• **Consignes**:
1 - Énumérez les risques que le texte sur Axone attribue à tout projet SI d'ampleur.
2 - Reprenez le texte sur Axone après sa dernière phrase et prolongez-le de quelques phrases dans le même registre.

• **Texte à analyser**:
========================================
Ain­si, Axone peut-il être vu comme la pre­mière brique qui per­met­tra la mise en place d’un dos­sier patient mili­taire uni­fié. La pers­pec­tive de l’enrichissement des dos­siers per­met­tant des trai­te­ments nova­teurs, dans le res­pect des régle­men­ta­tions, par intel­li­gence arti­fi­cielle ou cal­cul haute per­for­mance, dans un cadre d’étude et de recherche ou dans la pers­pec­tive d’une opti­mi­sa­tion des soins, est désor­mais réa­liste. La recons­ti­tu­tion, de façon aus­si exhaus­tive que pos­sible, du par­cours de san­té et de soins du patient mili­taire per­met­tra au Ser­vice de san­té des armées d’assumer dans les meilleures condi­tions sa mis­sion, en matière de san­té et sou­tien sani­taire des mili­taires. Les risques sont ceux de tout pro­jet SI d’ampleur : com­plexi­té de l’écosystème, SSI, capa­ci­taire. Ils sont maî­tri­sables à condi­tion de ne pas être sous-esti­més. Les freins cultu­rels et psy­cho­lo­giques, la résis­tance au chan­ge­ment, sont pré­sents dans les orga­ni­sa­tions qui se sentent en dan­ger. Fort de sa popu­la­tion jeune, d’un niveau uni­ver­si­taire éle­vé, qui assume tota­le­ment la dua­li­té san­té défense de sa mis­sion, le Ser­vice de san­té des armées est bien armé pour faire face à la révo­lu­tion de la e‑santé dans le cadre de l’Ambition numé­rique du minis­tère, au ser­vice des armées et du monde combattant.
========================================
Données de localisation spatiale:
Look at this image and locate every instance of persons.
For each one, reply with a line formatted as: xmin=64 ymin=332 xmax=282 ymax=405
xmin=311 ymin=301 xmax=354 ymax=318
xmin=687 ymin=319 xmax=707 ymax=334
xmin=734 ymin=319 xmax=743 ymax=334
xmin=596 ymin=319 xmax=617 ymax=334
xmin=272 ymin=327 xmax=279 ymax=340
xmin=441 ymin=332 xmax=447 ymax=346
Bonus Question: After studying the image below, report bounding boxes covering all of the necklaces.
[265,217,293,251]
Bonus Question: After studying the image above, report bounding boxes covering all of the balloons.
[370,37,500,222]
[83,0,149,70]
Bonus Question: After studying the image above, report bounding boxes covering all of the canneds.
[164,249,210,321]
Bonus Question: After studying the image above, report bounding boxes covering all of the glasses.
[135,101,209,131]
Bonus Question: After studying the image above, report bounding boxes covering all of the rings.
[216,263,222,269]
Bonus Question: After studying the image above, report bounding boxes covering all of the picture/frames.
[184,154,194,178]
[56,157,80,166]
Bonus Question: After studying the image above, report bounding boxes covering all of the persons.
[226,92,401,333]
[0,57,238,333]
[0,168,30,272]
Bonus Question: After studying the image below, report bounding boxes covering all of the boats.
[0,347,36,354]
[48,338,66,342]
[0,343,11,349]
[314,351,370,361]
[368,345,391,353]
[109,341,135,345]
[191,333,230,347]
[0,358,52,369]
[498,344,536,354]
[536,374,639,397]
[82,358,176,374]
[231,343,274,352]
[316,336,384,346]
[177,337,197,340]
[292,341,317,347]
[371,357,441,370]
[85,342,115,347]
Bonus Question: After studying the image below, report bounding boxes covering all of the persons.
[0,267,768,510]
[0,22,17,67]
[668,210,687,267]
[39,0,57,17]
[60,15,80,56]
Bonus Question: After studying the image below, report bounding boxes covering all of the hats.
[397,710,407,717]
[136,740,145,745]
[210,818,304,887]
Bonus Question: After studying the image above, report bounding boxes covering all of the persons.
========================================
• **Réponses**:
1 -
- complexité de l'écosystème
- SSI
- capacitaire

2 -
Axone : un système d’information métier porteur d’innovations organisationnelles et techniques

L’application Axone, pre­mier volet du pro­gramme « CMA numé­rique », vise à uti­li­ser les oppor­tu­ni­tés tech­no­lo­giques et numé­riques pour opti­mi­ser les pra­tiques et les modes de fonc­tion­ne­ment dans le cadre de la trans­for­ma­tion des centres médi­caux des armées (CMA) de nou­velle géné­ra­tion, issus du modèle SSA 2020. Elle repose sur la mise en œuvre d’un sys­tème d’information cible moder­ni­sé et d’une infra­struc­ture tech­nique adap­tée. On aura ain­si un dos­sier médi­co-mili­taire déma­té­ria­li­sé, qui a voca­tion à recueillir l’ensemble des évé­ne­ments de san­té connus sur­ve­nant tout au long de la vie des per­sonnes, quel que soit le mode ini­tial de recueil de cette infor­ma­tion ; une évo­lu­tion des maté­riels uti­li­sés tout au long de ces par­cours, y com­pris les objets connec­tés ; une infra­struc­ture tech­nique, des réseaux et des moda­li­tés d’hébergement des ser­veurs adap­tées ; un pilo­tage, une ana­lyse et un sui­vi de l’activité médi­co-mili­taire faci­li­tés, sur la base d’un déci­sion­nel réno­vé, à des­ti­na­tion des professionnels
en antenne, des CMA NG, de la direc­tion de la méde­cine des forces,
de la direc­tion cen­trale et des éta­blis­se­ments ; une inter­opé­ra­bi­li­té accrue avec les sys­tèmes d’information connexes. Ce sera la garan­tie d’échanges sécu­ri­sés d’informations et de don­nées de san­té avec l’environnement du minis­tère des Armées et avec l’environnement
de la san­té publique, afin de per­mettre la conti­nui­té des parcours
de soins des mili­taires et ayants droit du minis­tère des Armées.